Что же еще делать в этом городе людям, если не убивать долгие вечера за картами?
Ротмистр Фирсов и Челягин явились одновременно — веселые, смеющиеся, как будто и вины не чувствуя за опоздание.
— Господа, что же это вы… — начал было Межинский, но Фирсов громовым басом захохотал на весь дом и плюхнулся в кресло.
— Нет, вы только послушайте!.. Только послушайте!.. — в бессилье мотал он головой, указывая пальцем на Челягина. — Алексей Захарович, повтори! Прошу тебя, повтори!
Сдержанно улыбавшийся Челягин разделся, повесил шинель и спросил:
— Вы, господин подполковник, конечно, знаете Яблонского?
Самойленко–Манджаро не терпел не только разговоров, но и отдаленных намеков, касающихся сферы его деятельности, особенно со стороны штатских, да еще в подобных шутливых обстоятельствах. Он нахмурился и молчал. Однако все трое выжидающе смотрели на него.
— Если вы имеете в виду социал–демократа Лазаря Яблонского, высланного в прошлом году из пределов губернии, то да, знаю, — выдержав паузу, холодно ответил подполковник.
— Нет, нет… Отца его, — уточнил Челягин.
— Ну и что же? — еще строже спросил Самойленко–Манджаро.
— Так. Маленький случай. Сам сегодня был свидетелем. Иду это я вдоль Сенных рядов… Там в конце торгуют всякой рухлядью… У этого старика Яблонского, как вы знаете, нет даже ларька — прямо на земле торгует, чем придется… В последнюю неделю цветочные горшки продавал… Стоит он озябший, с лиловым носом… Сознаюсь, господа, каждый день его вижу и каждый раз жалею старика — все та же дюжина горшков… А сегодня, откуда ни возьмись, появляется впереди меня столичная дама.

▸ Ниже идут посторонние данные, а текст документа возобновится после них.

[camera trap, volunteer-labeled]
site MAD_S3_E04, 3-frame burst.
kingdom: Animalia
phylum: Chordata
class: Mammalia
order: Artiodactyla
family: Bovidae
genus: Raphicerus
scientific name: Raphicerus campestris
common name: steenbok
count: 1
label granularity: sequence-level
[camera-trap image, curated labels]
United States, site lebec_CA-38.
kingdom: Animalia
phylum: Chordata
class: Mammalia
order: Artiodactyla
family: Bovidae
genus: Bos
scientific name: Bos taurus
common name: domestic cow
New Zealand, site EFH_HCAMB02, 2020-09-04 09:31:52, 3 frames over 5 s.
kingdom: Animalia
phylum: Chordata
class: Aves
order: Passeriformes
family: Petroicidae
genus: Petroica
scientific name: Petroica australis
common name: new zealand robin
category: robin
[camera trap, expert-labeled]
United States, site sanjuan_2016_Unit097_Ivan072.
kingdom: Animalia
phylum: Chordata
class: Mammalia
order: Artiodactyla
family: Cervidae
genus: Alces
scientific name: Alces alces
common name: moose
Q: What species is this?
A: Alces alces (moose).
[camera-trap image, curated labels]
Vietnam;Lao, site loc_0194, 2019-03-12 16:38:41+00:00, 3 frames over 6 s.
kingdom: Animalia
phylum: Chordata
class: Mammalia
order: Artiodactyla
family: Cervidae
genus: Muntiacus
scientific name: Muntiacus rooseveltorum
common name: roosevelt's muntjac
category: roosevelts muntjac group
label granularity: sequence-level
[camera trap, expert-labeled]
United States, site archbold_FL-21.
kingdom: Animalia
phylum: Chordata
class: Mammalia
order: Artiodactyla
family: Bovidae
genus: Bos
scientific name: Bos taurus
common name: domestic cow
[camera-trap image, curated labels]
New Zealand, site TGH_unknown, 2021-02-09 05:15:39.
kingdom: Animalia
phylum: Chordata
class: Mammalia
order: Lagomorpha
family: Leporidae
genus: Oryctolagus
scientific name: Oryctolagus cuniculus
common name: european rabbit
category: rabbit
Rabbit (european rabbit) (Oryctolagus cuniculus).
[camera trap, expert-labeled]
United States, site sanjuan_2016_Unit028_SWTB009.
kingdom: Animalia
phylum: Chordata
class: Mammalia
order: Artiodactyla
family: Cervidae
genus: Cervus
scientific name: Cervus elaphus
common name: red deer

Утверждать не стану, но, по–моему, — это была супруга нового начальника жандармского управления полковника Криштановского.
— Не тяни, Алексей Захарыч! — взмолился Фирсов. — Суть, суть давай.
— Дама с прислугой… Останавливается у Яблонского, осматривает его горшки и, не спрашивая цены, говорит: «Сколько у вас? Дюжина? Беру все!..» Что же, вы думаете, сделал этот торговец? Думаете, обрадовался, стал благодарить? Ничего подобного. Он засуетился, забегал у своих горшков, а потом и спрашивает: «Неужели все сразу? Ай–ай–ай! Чем же я завтра торговать буду?»
— Вот именно — чем же! — выкрикнул Фирсов и снова загремел на весь дом. Межинский тоже не удержался, лишь подполковник улыбнулся скорее из вежливости и спросил:
— Надеюсь, не это задержало вас на целый час?
— За опоздание — куча извинений! Но я не один, ротмистр — тоже.
— Господа, господа, прошу закусить и скорее за дело! — заторопил хозяин.
Только сели за стол и не успели сыграть даже первый круг, как раздался телефонный звонок. Фирсов подошел к аппарату и потом позвал: —
— Константин Никанорович, вас…
Самойленко–Манджаро, не торопясь, закончил раздавать карты, по привычке заглянул в прикуп и пошел к телефону. Едва он назвал себя, голос Криштановского строго произнес:
— Господин подполковник, прошу вас немедленно прибыть в городское полицейское управление.